**Assignment**
Carry on the blog post about Google Glass and its reader comments, starting right after the last line shown.

**Exercise text**
==================================================

The future’s so bright I gotta wear Glass

shiva

“It’s coming,” said Google Xer Mary Lou Jepsen last week. “I don’t think it’s stoppable.” She’s referring, of course, to Glass, Google’s much anticipated head-mountable. “I’ve thought for many years that a laptop is an extension of my mind,” she continued. “Why not have it closer to my mind?” Hmm. Next time I see Spock, I’m going to have to ask him if that’s logical. In the meantime, I will sleep with my Air under my pillow, just in case.

“You become addicted to the speed of it,” Jepsen confessed. Like all junkies, she craves more. Glass is just the “Model T” of wearables. In the churning bowels of the company’s secret lab, she let on, new and even zippier generations of mind-melding computers are already taking shape. “I’m now running a super-secret, stealth part of Google X that I can’t tell you anything about today. I’m really sorry. Maybe next year. Probably next year.” Jepsen said that she and her team are only sleeping three hours a night. That’s how important their work is.

Michael Sacasas sees Jepsen’s words as yet another manifestation of what he terms the Borg Complex — the quasi-religious belief that computer technology is an inexorable force carrying us to a better world. Only losers would be so foolish as to resist. Earlier this year, Eric Schmidt gave the starkest expression of this view. Also speaking of Glass, he said: “Our goal is to make the world better. We’ll take the criticism along the way, but criticisms are inevitably from people who are afraid of change or who have not figured out that there will be an adaptation of society to it.” Inevitably. Schmidt, in his benighted fashion, wants to imbue adaptation, a fundamentally amoral process, with a moral glow. To adapt is to improve, history and biology be damned.

There is no greater arrogance than the arrogance of those who assume their intentions justify their actions.

8 thoughts on “The future’s so bright I gotta wear Glass

  1. Bridgette

    This is helping me get through this Google Professional Day at my school district. This is awful and soul-crushing.

  2. Ed Vanstranden

    Given their warped worldview, these people are not to be trusted with their “Don’t be evil” motto.

  3. yt75

    And Google also has Nietzsche as a logo today.

==================================================

**Raw data**
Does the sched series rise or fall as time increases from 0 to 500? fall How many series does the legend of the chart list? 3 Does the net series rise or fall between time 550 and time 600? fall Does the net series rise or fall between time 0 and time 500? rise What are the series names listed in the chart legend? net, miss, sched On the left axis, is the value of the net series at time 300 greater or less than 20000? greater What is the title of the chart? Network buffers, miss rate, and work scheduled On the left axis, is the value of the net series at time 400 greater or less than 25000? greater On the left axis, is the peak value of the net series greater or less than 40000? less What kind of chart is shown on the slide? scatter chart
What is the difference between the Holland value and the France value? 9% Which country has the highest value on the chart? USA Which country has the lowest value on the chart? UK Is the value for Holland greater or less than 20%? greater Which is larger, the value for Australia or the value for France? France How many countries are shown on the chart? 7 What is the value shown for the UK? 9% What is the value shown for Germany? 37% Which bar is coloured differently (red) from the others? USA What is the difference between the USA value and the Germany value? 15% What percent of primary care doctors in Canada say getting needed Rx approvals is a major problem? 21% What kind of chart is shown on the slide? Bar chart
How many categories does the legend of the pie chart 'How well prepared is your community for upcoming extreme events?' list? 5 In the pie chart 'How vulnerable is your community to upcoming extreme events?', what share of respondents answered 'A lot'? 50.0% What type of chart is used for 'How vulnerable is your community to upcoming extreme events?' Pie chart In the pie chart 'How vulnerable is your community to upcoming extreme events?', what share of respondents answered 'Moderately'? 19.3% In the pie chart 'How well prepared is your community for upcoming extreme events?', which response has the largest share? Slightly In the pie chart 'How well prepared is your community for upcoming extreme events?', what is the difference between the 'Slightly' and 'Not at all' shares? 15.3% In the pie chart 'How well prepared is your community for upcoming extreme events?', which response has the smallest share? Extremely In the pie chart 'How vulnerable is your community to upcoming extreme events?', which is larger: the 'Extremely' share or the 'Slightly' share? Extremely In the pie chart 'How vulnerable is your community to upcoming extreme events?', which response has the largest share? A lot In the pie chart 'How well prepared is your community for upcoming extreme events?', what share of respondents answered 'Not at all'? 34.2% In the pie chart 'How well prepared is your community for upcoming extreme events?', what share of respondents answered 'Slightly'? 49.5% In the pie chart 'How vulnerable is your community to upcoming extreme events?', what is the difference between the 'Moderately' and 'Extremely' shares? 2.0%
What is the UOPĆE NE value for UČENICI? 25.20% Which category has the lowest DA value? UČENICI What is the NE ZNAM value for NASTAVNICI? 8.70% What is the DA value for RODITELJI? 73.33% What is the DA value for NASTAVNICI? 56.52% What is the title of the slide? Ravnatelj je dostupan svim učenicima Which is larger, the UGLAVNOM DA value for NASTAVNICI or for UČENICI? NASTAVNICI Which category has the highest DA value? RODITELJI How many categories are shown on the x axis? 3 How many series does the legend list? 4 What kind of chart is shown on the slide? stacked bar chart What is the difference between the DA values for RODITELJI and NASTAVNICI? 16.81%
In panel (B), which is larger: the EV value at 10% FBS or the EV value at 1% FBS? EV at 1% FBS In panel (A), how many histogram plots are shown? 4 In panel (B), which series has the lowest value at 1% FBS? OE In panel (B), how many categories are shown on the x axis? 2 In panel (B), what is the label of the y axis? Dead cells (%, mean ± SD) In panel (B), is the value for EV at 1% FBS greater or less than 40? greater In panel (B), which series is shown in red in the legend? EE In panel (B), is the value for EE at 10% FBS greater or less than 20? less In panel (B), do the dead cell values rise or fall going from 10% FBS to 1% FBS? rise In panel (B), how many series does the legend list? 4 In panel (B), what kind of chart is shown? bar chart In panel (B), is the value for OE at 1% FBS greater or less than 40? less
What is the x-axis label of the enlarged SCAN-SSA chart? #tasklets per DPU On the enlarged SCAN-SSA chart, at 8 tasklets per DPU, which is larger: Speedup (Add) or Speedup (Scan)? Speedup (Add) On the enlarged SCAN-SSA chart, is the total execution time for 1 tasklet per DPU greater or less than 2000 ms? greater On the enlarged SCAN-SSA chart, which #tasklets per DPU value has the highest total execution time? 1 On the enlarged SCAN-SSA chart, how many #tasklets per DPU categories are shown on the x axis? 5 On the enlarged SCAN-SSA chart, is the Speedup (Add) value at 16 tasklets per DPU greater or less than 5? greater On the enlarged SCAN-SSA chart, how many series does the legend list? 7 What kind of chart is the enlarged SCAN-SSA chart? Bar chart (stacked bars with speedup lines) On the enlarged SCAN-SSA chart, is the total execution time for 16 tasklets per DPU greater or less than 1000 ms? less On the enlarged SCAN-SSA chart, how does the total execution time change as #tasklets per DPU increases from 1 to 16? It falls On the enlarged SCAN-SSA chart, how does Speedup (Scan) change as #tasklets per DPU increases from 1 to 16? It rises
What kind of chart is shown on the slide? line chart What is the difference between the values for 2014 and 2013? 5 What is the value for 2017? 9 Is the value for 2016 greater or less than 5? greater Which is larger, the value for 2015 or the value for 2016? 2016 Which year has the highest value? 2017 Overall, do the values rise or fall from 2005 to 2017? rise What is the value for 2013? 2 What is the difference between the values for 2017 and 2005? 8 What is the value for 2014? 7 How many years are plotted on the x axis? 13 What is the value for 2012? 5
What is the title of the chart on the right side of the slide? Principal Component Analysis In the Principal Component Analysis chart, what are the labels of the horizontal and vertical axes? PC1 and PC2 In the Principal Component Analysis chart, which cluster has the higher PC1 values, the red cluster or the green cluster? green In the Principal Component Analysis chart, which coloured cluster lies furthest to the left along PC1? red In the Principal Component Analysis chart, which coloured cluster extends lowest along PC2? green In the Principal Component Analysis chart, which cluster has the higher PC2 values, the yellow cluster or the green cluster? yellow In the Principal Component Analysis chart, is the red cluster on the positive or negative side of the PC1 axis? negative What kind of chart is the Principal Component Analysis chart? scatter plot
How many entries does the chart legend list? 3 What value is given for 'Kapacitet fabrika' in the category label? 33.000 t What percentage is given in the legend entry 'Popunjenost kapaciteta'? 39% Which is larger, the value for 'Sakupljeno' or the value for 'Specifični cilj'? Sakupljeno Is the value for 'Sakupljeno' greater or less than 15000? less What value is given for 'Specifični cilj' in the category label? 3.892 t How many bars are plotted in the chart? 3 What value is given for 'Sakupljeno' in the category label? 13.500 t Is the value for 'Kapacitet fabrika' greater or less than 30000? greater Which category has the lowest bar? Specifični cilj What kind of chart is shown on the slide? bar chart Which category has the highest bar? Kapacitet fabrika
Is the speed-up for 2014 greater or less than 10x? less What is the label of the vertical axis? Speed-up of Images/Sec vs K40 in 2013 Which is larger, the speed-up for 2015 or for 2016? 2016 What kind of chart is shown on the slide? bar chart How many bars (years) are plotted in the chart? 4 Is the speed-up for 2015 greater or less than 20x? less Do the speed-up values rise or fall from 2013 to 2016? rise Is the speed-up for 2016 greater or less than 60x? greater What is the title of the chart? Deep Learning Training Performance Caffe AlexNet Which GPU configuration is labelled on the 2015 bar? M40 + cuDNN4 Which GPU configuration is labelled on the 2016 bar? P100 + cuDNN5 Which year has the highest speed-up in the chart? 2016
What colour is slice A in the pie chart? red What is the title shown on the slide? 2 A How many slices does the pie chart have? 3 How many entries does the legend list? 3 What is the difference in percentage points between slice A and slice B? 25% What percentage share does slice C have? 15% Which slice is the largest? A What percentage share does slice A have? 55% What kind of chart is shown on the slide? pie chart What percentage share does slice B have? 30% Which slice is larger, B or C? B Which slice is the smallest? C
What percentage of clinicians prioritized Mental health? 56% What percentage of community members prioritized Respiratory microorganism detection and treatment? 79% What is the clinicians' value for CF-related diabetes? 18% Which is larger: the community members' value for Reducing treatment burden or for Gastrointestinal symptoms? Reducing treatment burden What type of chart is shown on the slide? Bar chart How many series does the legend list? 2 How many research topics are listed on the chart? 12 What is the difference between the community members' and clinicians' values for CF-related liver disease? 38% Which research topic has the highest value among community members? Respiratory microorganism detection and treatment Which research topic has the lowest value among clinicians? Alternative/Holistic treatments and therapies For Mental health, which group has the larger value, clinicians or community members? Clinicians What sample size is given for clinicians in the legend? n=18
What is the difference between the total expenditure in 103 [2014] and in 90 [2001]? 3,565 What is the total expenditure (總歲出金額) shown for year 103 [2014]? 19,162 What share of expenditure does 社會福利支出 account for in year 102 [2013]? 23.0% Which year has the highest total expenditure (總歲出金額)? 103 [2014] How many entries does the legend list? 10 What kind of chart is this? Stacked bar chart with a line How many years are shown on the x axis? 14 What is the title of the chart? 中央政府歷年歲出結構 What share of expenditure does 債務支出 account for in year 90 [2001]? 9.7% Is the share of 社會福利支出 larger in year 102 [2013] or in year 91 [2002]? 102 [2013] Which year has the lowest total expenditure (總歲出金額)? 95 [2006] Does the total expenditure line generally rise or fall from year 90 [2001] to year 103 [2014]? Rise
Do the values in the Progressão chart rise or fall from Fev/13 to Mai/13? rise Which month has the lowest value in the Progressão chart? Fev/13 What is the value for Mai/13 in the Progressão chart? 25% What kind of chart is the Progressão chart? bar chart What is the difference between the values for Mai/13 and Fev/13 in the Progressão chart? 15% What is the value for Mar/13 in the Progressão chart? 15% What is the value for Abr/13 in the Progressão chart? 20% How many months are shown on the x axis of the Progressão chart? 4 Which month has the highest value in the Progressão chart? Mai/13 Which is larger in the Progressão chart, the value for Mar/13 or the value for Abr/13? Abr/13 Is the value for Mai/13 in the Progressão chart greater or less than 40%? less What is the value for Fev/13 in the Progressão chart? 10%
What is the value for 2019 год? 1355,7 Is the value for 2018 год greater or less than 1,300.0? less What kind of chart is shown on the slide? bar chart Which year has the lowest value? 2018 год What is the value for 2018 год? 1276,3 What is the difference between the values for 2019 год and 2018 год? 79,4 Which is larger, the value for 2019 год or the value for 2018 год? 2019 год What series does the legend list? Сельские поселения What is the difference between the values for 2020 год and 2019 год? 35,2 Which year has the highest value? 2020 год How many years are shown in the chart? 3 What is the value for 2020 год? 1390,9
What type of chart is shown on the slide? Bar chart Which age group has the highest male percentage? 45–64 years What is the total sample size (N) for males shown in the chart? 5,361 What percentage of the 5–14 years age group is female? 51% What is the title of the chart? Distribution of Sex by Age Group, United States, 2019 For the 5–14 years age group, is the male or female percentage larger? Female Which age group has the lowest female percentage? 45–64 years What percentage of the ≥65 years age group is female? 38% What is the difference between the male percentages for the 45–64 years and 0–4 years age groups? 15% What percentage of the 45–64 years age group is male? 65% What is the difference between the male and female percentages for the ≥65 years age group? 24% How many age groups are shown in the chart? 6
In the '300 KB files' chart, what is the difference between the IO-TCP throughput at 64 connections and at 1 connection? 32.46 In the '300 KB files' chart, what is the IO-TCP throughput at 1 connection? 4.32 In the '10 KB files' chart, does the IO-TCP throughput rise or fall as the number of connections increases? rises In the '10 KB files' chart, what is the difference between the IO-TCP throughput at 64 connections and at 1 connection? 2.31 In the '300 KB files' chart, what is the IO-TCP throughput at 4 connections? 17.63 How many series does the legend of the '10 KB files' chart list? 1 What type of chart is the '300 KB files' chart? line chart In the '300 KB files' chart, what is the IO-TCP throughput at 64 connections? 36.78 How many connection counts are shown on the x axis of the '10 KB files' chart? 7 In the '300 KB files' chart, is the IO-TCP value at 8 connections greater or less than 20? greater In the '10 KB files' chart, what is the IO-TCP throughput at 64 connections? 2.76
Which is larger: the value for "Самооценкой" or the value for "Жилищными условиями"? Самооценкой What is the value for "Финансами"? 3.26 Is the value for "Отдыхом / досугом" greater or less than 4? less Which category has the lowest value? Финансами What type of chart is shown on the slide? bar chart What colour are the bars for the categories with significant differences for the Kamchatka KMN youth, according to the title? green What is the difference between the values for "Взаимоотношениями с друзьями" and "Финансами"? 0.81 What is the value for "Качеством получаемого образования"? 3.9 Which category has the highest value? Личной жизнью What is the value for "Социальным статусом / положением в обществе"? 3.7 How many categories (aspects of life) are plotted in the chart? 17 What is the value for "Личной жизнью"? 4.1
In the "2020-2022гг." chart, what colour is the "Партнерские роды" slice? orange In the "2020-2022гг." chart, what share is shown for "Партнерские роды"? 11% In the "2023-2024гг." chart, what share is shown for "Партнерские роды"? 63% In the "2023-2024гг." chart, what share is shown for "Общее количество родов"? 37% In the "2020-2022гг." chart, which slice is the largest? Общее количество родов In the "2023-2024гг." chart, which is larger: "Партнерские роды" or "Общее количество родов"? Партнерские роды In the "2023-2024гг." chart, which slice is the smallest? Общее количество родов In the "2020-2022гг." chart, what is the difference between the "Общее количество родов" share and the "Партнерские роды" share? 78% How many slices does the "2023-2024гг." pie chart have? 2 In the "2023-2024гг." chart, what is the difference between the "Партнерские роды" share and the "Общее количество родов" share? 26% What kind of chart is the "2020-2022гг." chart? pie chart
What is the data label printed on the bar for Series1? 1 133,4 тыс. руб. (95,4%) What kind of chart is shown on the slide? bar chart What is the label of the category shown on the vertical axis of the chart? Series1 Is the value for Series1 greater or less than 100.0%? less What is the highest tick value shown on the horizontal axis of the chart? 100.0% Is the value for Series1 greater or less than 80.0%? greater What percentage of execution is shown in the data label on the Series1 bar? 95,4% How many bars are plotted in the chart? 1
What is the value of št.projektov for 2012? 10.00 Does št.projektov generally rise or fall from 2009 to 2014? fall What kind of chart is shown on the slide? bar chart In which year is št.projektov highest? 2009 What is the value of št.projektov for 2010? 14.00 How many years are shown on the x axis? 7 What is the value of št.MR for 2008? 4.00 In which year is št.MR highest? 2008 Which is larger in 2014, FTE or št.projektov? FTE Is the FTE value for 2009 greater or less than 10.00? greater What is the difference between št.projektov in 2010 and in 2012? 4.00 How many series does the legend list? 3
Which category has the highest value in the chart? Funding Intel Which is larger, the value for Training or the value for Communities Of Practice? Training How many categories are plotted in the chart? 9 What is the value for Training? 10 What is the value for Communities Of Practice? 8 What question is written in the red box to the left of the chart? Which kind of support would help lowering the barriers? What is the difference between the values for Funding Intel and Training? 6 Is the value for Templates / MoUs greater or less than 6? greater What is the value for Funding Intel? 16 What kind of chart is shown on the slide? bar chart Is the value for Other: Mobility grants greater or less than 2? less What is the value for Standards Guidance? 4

==================================================

**Output**
    “These Englishmen are no race of philosophers. Bacon signifies an attack on the spirit of philosophy in general; Hobbes, Hume, and Locke have been a debasement and a devaluing of the idea of a “philosopher” for more than a century. Kant raised himself and rose up in reaction against Hume. It was Locke of whom Schelling was entitled to say, “Je méprise Locke” [I despise Locke]. In the struggle with the English mechanistic dumbing down of the world, Hegel and Schopenhauer (along with Goethe) were unanimous – both of these hostile fraternal geniuses in philosophy, who moved away from each other towards opposite poles of the German spirit and in the process wronged each other, as only brothers can.13 What’s lacking in England, and what has always been missing, that’s something that semi-actor and rhetorician Carlyle understood well enough, the tasteless muddle-headed Carlyle, who tried to conceal under his passionate grimaces what he understood about himself, that is, what was lacking in Carlyle – a real power of spirituality, a real profundity of spiritual insight, in short, philosophy.14 It is characteristic of such an unphilosophical race that it clings strongly to Christianity. They need its discipline to develop their “moralizing” and humanizing. The Englishman is more gloomy, more sensual, stronger willed, and more brutal than the German – he is also for that very reason, as the more vulgar of the two, more pious than the German. He is even more in need of Christianity. For more refined nostrils this same English Christianity has still a lingering and truly English smell of spleen and alcoholic dissipation, against which it is used for good reasons as a medicinal remedy – that is, the more delicate poison against the coarser one. Among crude people, a subtler poisoning is, in fact, already progress, a step towards spiritualization. The crudity and peasant seriousness of the English are still most tolerably disguised or, stated more precisely, interpreted and given new meaning, by the language of Christian gestures and by prayers and singing psalms. And for those drunken and dissolute cattle who in earlier times learned to make moral grunts under the influence of Methodism and more recently once again as the “Salvation Army,” a twitch of repentance may really be, relatively speaking, the highest achievement of “humanity” to which they can be raised: that much we can, in all fairness, concede. ”
    (beyond good and evil chapter VIII)

  4. Chris

    I don’t think they consider their intentions at all; they firmly believe that their actions are the only way forward, the only means of progress.

  5. Daniel Cole

    What does it mean “take the criticism along the way” when you believe anyone who criticizes you to be a backwards coward with his/her head in the sand? I assume “take” in that sentence must be standing in for “ignore”.

    The thing that’s so creepy about the Church of Google is how easy it is to worship without realizing it, and how hard it is to avoid it once you have. I’ve only been sitting at the computer for a few minutes, but I suspect I’ve already helped a few donations make their way into the collection plate.